*** Text under study Section Begins ***
Empire League
- Classification: Independent
- Sport: Baseball
- Founded: 2015
- No. of teams: 4
- Country: United States
- Most recent champion: Malone Border Hounds (2026)
- Most titles: Malone Border Hounds (3)
- Website: EmpireProLeague.com

= Empire Professional Baseball League =

Independent baseball league

The Empire Professional Baseball League (EPBL) is an independent baseball league that began play in 2016. The Empire League plays a 40-game regular season followed by a five-game post season. The five-team league consists exclusively of teams based in Upstate New York and presents themselves as a developmental league affiliated with the Frontier League. League offices are in Tampa, Florida.

==History==

Original logo of the EPBL.

The Empire League is a replacement of the North Country Baseball League, which folded after one season (and was itself a last-minute replacement for the East Coast Baseball League, which disbanded before the start of the 2015 season). The league fielded four teams based in the states of New York, New Hampshire and Maine for its inaugural season.

It is a low-budget league meant to give players recently graduated from college or with little professional experience an opportunity at staying in shape and providing them the chance at being signed to higher level league contracts with affiliated or independent teams. All league funding comes from advertisement sales, ticket sales and tryout revenue.

The league is operated by Eddie Gonzalez, former professional baseball player and NAIA All-American at Webber International University. Gonzalez is also a former NCBL executive.

The Sullivan Explorers, despite finishing the regular season with a losing record, won the 2016 league championship over the regular season winner Watertown Bucks.

Prior to the league's second season, the Watertown Bucks lost the lease to their stadium and were replaced by the Plattsburgh Redbirds. The New Hampshire Wild ceased operations and were replaced by a team from Puerto Rico; however, since a stadium deal in Puerto Rico had not yet been finalized, the team played the 2017 season as a travel team.

The league expanded to six teams for the 2018 season with two new franchises selected from four of the nine interested parties visited in 2017. On February 23, 2018, the league announced that one team will be a revival of the New Hampshire Wild, and the sixth team would be the return of the New York Bucks, formerly known as the Watertown Bucks.

On May 31, 2018, the league announced the Puerto Rico Islanders will play in Rincon, Puerto Rico, and the Sullivan Explorers would be known as the Aguada Explorers. For 2019, the Explorers would become a traveling team, and the Surge would move to Saranac Lake, New York.

Due to Covid-19, the 2020 Empire Professional Baseball League was held at Consol Energy Park in Washington, Pennsylvania.

In 2021, the Empire Professional Baseball League returned to normal operating procedures with the following teams: the Saranac Lake Surge, the Tupper Lake Riverpigs, the Plattsburgh Thunderbirds and the New Hampshire Wild.
*** Text under study Section Ends ***
*** Given entries Section Begins ***
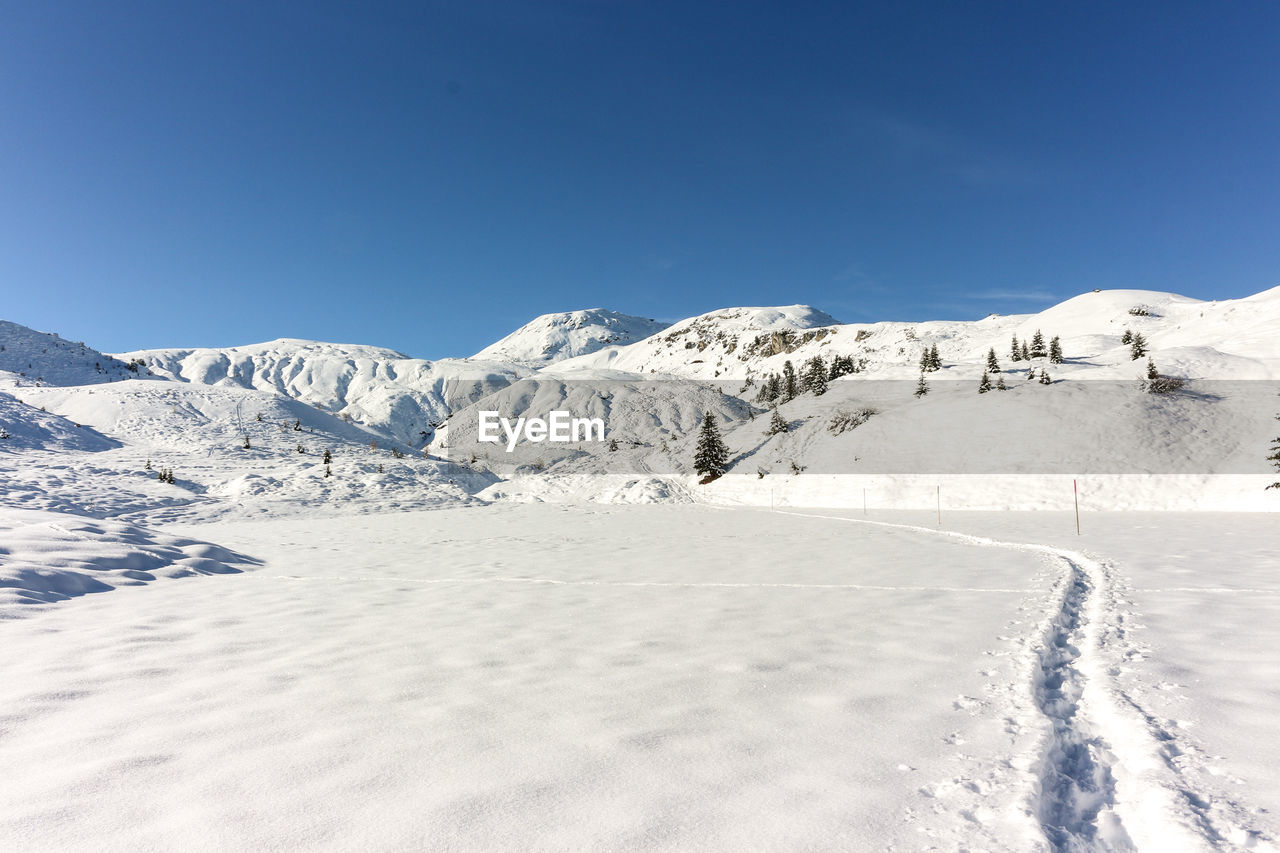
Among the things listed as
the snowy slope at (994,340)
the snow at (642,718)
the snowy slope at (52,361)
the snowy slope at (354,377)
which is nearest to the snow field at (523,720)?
*** Given entries Section Ends ***
Continue the article on the Empire Professional Baseball League from where it stops. The material has no connection to the article on the Empire Professional Baseball League.

In 2022, the New Hampshire Wild were replaced by the Japan Islanders, a traveling team composed of mostly native Japanese players.

The 2023 season saw the league expand to five teams with the addition of the Malone Border Hounds.

The 2024 season saw the Japan Islanders leave the Empire League, while the Plattsburgh Thunderbirds rebranded to the North County Thunderbirds. Luis Contreras became the first Empire Baseball League alum to be promoted to the major leagues when he was recalled by the Houston Astros June 23, 2024. Contreras pitched for the Puerto Rico Islanders in 2018, recording a 3-1 record with a 1.74 earned-run average in 57 innings.

In February 2025, the league announced that the Los Angeles Bullies would be joining the league. They are a travel team and will not play in Los Angeles.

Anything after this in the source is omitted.